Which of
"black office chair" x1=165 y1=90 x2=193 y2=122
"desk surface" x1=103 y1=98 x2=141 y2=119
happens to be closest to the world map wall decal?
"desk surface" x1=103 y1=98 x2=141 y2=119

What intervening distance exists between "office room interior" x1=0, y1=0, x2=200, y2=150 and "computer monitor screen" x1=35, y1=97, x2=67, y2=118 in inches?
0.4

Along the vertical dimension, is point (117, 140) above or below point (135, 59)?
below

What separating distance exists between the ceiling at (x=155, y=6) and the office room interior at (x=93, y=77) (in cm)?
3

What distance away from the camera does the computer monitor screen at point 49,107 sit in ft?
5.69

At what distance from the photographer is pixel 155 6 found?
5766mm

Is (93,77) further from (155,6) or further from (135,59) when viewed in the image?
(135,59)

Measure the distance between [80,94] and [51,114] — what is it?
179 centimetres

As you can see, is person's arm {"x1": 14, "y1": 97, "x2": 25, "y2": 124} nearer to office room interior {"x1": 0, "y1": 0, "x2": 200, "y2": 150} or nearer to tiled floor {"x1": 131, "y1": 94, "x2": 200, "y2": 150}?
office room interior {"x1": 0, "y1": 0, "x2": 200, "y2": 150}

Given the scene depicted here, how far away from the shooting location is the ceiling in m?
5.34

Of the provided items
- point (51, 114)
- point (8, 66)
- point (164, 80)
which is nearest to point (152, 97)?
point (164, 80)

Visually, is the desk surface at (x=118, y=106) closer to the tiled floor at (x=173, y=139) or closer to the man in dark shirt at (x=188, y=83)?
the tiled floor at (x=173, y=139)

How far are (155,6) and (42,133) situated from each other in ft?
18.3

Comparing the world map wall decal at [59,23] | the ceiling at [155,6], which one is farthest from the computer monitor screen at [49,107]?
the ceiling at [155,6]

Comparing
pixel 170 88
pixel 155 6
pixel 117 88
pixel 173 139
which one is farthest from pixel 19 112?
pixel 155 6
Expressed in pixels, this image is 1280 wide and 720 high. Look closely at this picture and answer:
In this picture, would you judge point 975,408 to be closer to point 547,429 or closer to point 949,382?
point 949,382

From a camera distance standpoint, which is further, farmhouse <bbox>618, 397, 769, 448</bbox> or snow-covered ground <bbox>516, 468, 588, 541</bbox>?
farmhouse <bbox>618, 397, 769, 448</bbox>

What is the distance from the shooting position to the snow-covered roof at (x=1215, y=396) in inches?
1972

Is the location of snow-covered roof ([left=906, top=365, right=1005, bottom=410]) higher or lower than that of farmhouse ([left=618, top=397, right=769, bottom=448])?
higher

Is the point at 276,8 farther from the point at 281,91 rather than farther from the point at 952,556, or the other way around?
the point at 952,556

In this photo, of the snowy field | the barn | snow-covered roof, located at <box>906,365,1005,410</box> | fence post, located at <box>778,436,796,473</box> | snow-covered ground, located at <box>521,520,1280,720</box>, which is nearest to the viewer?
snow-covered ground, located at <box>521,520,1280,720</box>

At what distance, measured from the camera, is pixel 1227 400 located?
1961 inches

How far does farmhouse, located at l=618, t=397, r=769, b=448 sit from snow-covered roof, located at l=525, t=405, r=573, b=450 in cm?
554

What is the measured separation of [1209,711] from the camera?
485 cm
◇ ◇ ◇
**Given task**.
Copy the rows above, changing every "snow-covered roof" to "snowy rooftop" and leaving all other text untouched.

**Correct answer**.
Which of
"black office chair" x1=165 y1=90 x2=193 y2=122
"desk surface" x1=103 y1=98 x2=141 y2=119
happens to be closest to the world map wall decal?
"desk surface" x1=103 y1=98 x2=141 y2=119

What intervening distance exists between "office room interior" x1=0, y1=0, x2=200, y2=150 and "computer monitor screen" x1=35, y1=97, x2=67, y2=118 in inches?
0.4

Along the vertical dimension, is point (117, 140) above or below point (135, 59)?
below

What separating distance exists between the ceiling at (x=155, y=6) and the office room interior at (x=93, y=77) (in cm)?
3

What distance away from the camera does the computer monitor screen at point 49,107 sit in ft?
5.69

At what distance from the photographer is pixel 155 6 found?
5766mm

Is (93,77) further from (155,6) or further from (135,59) when viewed in the image?
(135,59)

Measure the distance between [80,94] and [51,114] — what is it?
179 centimetres

As you can see, is person's arm {"x1": 14, "y1": 97, "x2": 25, "y2": 124} nearer to office room interior {"x1": 0, "y1": 0, "x2": 200, "y2": 150} or nearer to tiled floor {"x1": 131, "y1": 94, "x2": 200, "y2": 150}?
office room interior {"x1": 0, "y1": 0, "x2": 200, "y2": 150}

Given the scene depicted here, how far away from the shooting location is the ceiling in m?
5.34

Of the provided items
- point (51, 114)
- point (8, 66)
- point (164, 80)
which is nearest to point (152, 97)?
point (164, 80)

Visually, is the desk surface at (x=118, y=106) closer to the tiled floor at (x=173, y=139) or closer to the man in dark shirt at (x=188, y=83)?
the tiled floor at (x=173, y=139)

How far are (155,6) and (42,133) situated from each other in ft?
18.3

Comparing the world map wall decal at [59,23] | the ceiling at [155,6], which one is farthest from the computer monitor screen at [49,107]?
the ceiling at [155,6]

Comparing
pixel 170 88
pixel 155 6
pixel 117 88
pixel 173 139
which one is farthest from pixel 19 112?
pixel 155 6
Expressed in pixels, this image is 1280 wide and 720 high. Look closely at this picture and answer:
In this picture, would you judge point 975,408 to be closer to point 547,429 or closer to point 949,382?
point 949,382

From a camera distance standpoint, which is further, farmhouse <bbox>618, 397, 769, 448</bbox> or snow-covered ground <bbox>516, 468, 588, 541</bbox>?
farmhouse <bbox>618, 397, 769, 448</bbox>

What is the distance from the shooting position to the snowy rooftop at (x=1215, y=396) in inches?
1972

Is the location of snowy rooftop ([left=906, top=365, right=1005, bottom=410]) higher or lower than that of farmhouse ([left=618, top=397, right=769, bottom=448])?
higher

Is the point at 276,8 farther from the point at 281,91 rather than farther from the point at 952,556, or the other way around?
the point at 952,556

In this photo, of the snowy field | the barn | snowy rooftop, located at <box>906,365,1005,410</box> | fence post, located at <box>778,436,796,473</box> | snow-covered ground, located at <box>521,520,1280,720</box>, which is nearest to the viewer?
snow-covered ground, located at <box>521,520,1280,720</box>

At what distance, measured from the camera, is pixel 1227 400 located?
1961 inches

How far does farmhouse, located at l=618, t=397, r=769, b=448 sit from snowy rooftop, located at l=525, t=405, r=573, b=450 in cm?
554

What is the measured separation of [1209,711] from the camera?
485 cm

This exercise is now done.